Why Smaller Cities are the New Real Estate Goldmine
The government's strong push on infrastructure—highlighted in the Union Budget 2026-27—has laid the foundation for this transformation. Finance Minister Nirmala Sitharaman emphasised development in cities with populations above 5 lakh, positioning them as future growth hubs.
Key drivers include improved connectivity, better infrastructure, and a focus on premium living. These developments are not just improving connectivity—they are creating entirely new real estate micro-markets.
The growth is not speculative—it's already visible in numbers. Cities like Mohali, Coimbatore, Indore, and Nagpur are emerging as strong residential markets, while Bhubaneswar and Raipur are gaining momentum. A major misconception is that smaller cities are growing because they are cheaper. In reality, the biggest driver is premiumisation.
Buyers are now prioritising quality, lifestyle, and value. This reflects a shift from volume-driven to value-driven demand. Tier II cities are no longer 'upcoming'—they are already delivering returns. Each city has its own growth engine: Mohali with its IT sector, Coimbatore with its manufacturing, and Indore with its robust economy.
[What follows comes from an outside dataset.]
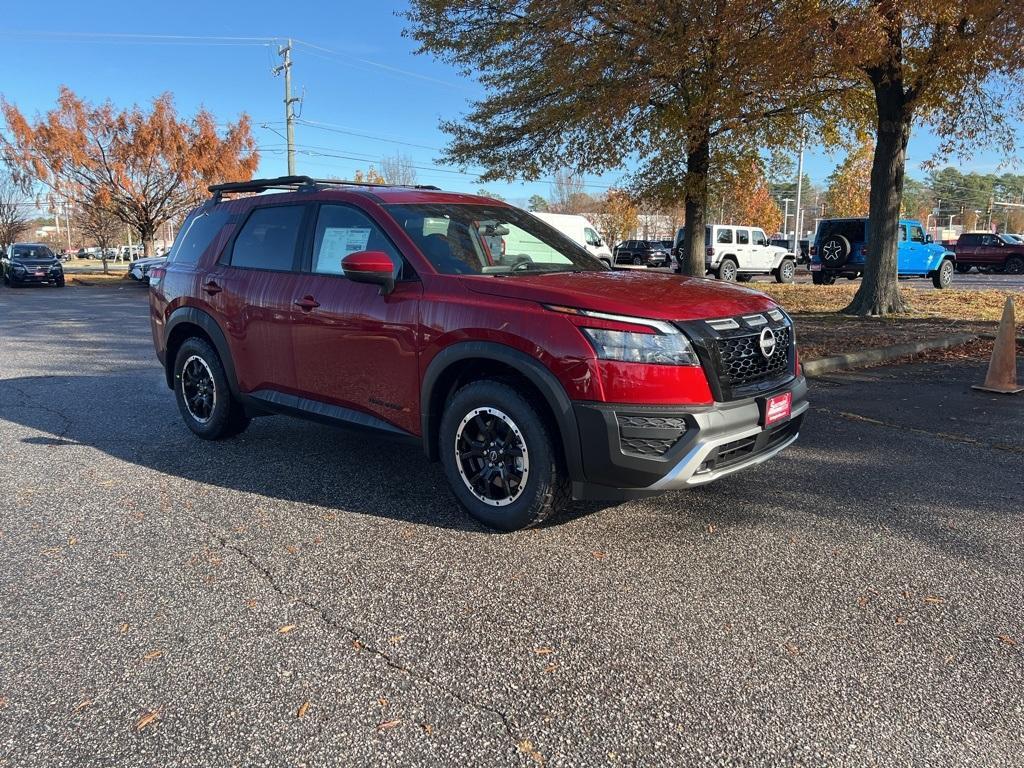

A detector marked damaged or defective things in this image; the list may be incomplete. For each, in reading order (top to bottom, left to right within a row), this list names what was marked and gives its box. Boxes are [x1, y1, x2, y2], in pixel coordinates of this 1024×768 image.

crack in asphalt [205, 536, 520, 753]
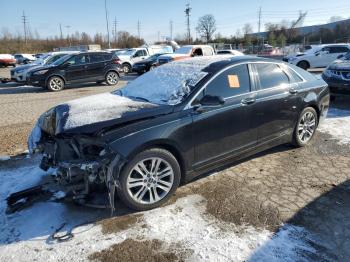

These cities are now seeing a convergence of infrastructure, investment, and lifestyle upgrades. India is undergoing a structural shift in urbanisation. Instead of overcrowded metros dominating growth, wealth creation and lifestyle upgrades are spreading geographically. This is creating new hubs of premium living and investment across the country.
Tier II and III cities are becoming India's next real estate goldmine not because they are cheaper, but because they are getting richer, better connected, and more aspirational. With infrastructure as the backbone and premiumisation as the driving force, these cities are set to define the next decade of real estate growth in India.